Another sister, Monti Mengedoht Hanger of Charleston, said the calls have come in at odd times on a bad connection. The girls spend just a few minutes or less on the line, reveal little and then hang up. They claim to have purchased a car and that Elsa got a job to support them, but relatives aren't sure how much of this is true, Hanger said.

Hanger recently returned from Texas after helping her sister's family with the search.

Anne Fitch, also a Charleston native, and her husband, Hollis, have been frantically trying to find the girls while caring for their other three children, Hanger said. "They're just sad, horrified and frustrated," she said of the girls' parents.

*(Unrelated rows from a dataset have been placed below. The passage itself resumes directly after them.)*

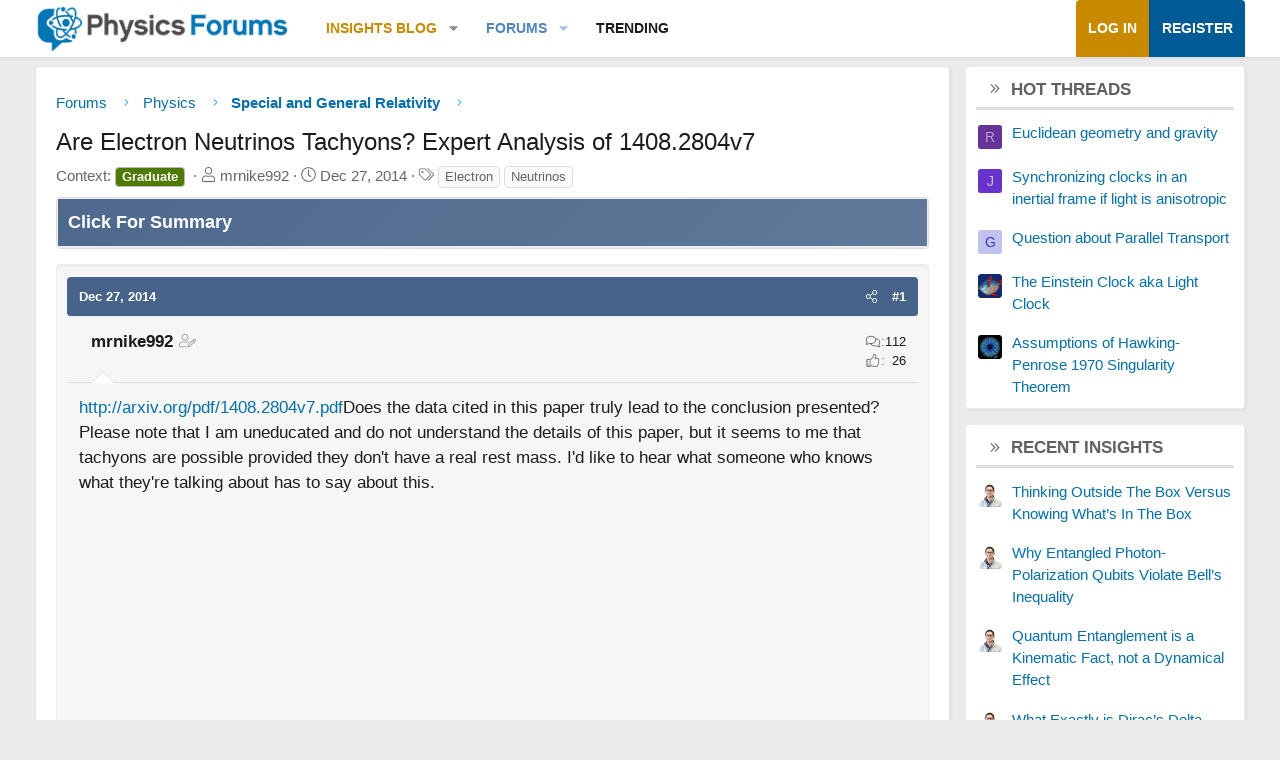

--- FILE ---
content_type: text/html; charset=utf-8
request_url: https://www.google.com/recaptcha/api2/aframe
body_size: 268
content:
<!DOCTYPE HTML><html><head><meta http-equiv="content-type" content="text/html; charset=UTF-8"></head><body><script nonce="USsYqfFfTgM8DILmkbvZvQ">/** Anti-fraud and anti-abuse applications only. See google.com/recaptcha */ try{var clients={'sodar':'https://pagead2.googlesyndication.com/pagead/sodar?'};window.addEventListener("message",function(a){try{if(a.source===window.parent){var b=JSON.parse(a.data);var c=clients[b['id']];if(c){var d=document.createElement('img');d.src=c+b['params']+'&rc='+(localStorage.getItem("rc::a")?sessionStorage.getItem("rc::b"):"");window.document.body.appendChild(d);sessionStorage.setItem("rc::e",parseInt(sessionStorage.getItem("rc::e")||0)+1);localStorage.setItem("rc::h",'1768732713473');}}}catch(b){}});window.parent.postMessage("_grecaptcha_ready", "*");}catch(b){}</script></body></html>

Elsa, 16, and Celia, 15, told some friends at school they were going to California. They told others they were headed for Florida. The girls turned off their cell phones, cleaned out their bank accounts and left with their passports, Social Security cards, health records and school files, Fitch has said.

The family and police have been in contact with a woman in San Diego who was involved in online role-playing games with Elsa involving witchcraft, Fitch has said. The woman told the family she has been in contact with the girls but doesn't know where they are.

Phone records show thousands of minutes worth of phone calls between Elsa and the woman in the two months leading up to their disappearance, Hanger said. The girls also received a package from her shortly before they left, she said.

A Facebook page Mengedoht created to spread word of their plight drew more than 6,100 people before authorities asked the family to shut it down for fear it might interfere with the official investigation, relatives said.

The family's message to the girls remains the same, however.

"We just want to communicate to them that we love them and want them to come home," Mengedoht said.